Keywords: music, digital traces, diurnal patterns, music information retrieval, audio features

Statement of relevance

Today, most music listening happens on online streaming services allowing us to listen to what we want when we want it. By analysing audio features from over two billion music streaming events, we find that the music people listen to can be divided into five different time blocks corresponding to morning, afternoon, evening, night and late night/early morning. These blocks follow the same order throughout the week, but differ in length and starting time when comparing workdays and weekends. This study provides an extremely robust and detailed understanding of our daily listening habits. It illustrates how circadian rhythms and 7-day cycles of Western life influence fluctuations in musical preference on an individual as well as population level.

1. Introduction

As humans our everyday life is guided by diurnal patterns. Most obviously we tend to sleep at night and to be active during the day, but diurnal patterns also manifest in a range of biochemical and physiological systems [1,2]. These rhythms stem from natural selection favouring endogenous circadian rhythms, intrinsically locked to the planet's rotational period [3,4]. Not all these patterns follow a simple sinusoidal light–dark cycle, but instead exhibit complex behaviours such as transitional periods and time-lagged interactions [5].

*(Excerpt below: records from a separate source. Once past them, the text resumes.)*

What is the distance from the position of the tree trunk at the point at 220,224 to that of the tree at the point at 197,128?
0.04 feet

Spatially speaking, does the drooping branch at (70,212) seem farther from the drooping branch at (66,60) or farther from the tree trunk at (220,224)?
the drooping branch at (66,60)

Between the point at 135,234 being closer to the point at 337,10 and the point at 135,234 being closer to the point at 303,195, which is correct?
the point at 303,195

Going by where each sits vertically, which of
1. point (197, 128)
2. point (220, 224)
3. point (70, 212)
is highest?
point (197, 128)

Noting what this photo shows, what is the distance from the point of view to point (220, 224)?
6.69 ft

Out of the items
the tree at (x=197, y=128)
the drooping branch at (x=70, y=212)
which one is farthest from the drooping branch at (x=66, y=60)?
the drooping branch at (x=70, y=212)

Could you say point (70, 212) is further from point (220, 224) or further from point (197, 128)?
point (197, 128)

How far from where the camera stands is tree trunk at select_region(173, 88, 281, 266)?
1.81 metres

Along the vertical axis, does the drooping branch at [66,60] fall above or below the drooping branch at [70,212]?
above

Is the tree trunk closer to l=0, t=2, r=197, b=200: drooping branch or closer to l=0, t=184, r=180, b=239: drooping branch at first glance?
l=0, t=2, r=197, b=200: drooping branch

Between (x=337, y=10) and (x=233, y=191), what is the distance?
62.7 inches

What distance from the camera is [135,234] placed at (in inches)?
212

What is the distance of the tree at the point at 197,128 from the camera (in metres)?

In contrast to circadian rhythms the diurnal patterns of human society may be more discrete. Many of the recurring daily activities defining our everyday life, such as waking up, going outside and having meals, exhibit population-level regularities, although with diverging pathways through the day [610]. Over the last few decades, it has become apparent that cognitive and affective states exhibit systematic diurnal patterns too [1113]. Many of these patterns have been found using desynchrony protocols, designed to separate the contribution of the sleep–wake cycle and circadian systems [14]. However, with desynchrony experiments often being weeks long, this puts a natural limit on the sample size it is feasible to collect. To investigate population-level diurnal patterns there is hence a need to look at alternative avenues for data collection.

A promising avenue for identifying diurnal affective patterns comes from digital traces. Our online activities leave digital traces with visible daily rhythms. Such traces can reflect usage statistics, such as found in editorial activity on Wikipedia [15], but also provide insight into affective states, such as the fluctuations in positive and negative affect in tweets [16], and in musical intensity [17]. Music is of particular interest due to its ubiquitousness, accessibility and its role in reflecting affective states [1821]. In addition, music listening has rapidly become a predominantly digital and online activity, with the Recording Industry Association of America reporting that streaming accounted for 79% of US music industry revenue in 2019, compared to just 5% in 2009 [22].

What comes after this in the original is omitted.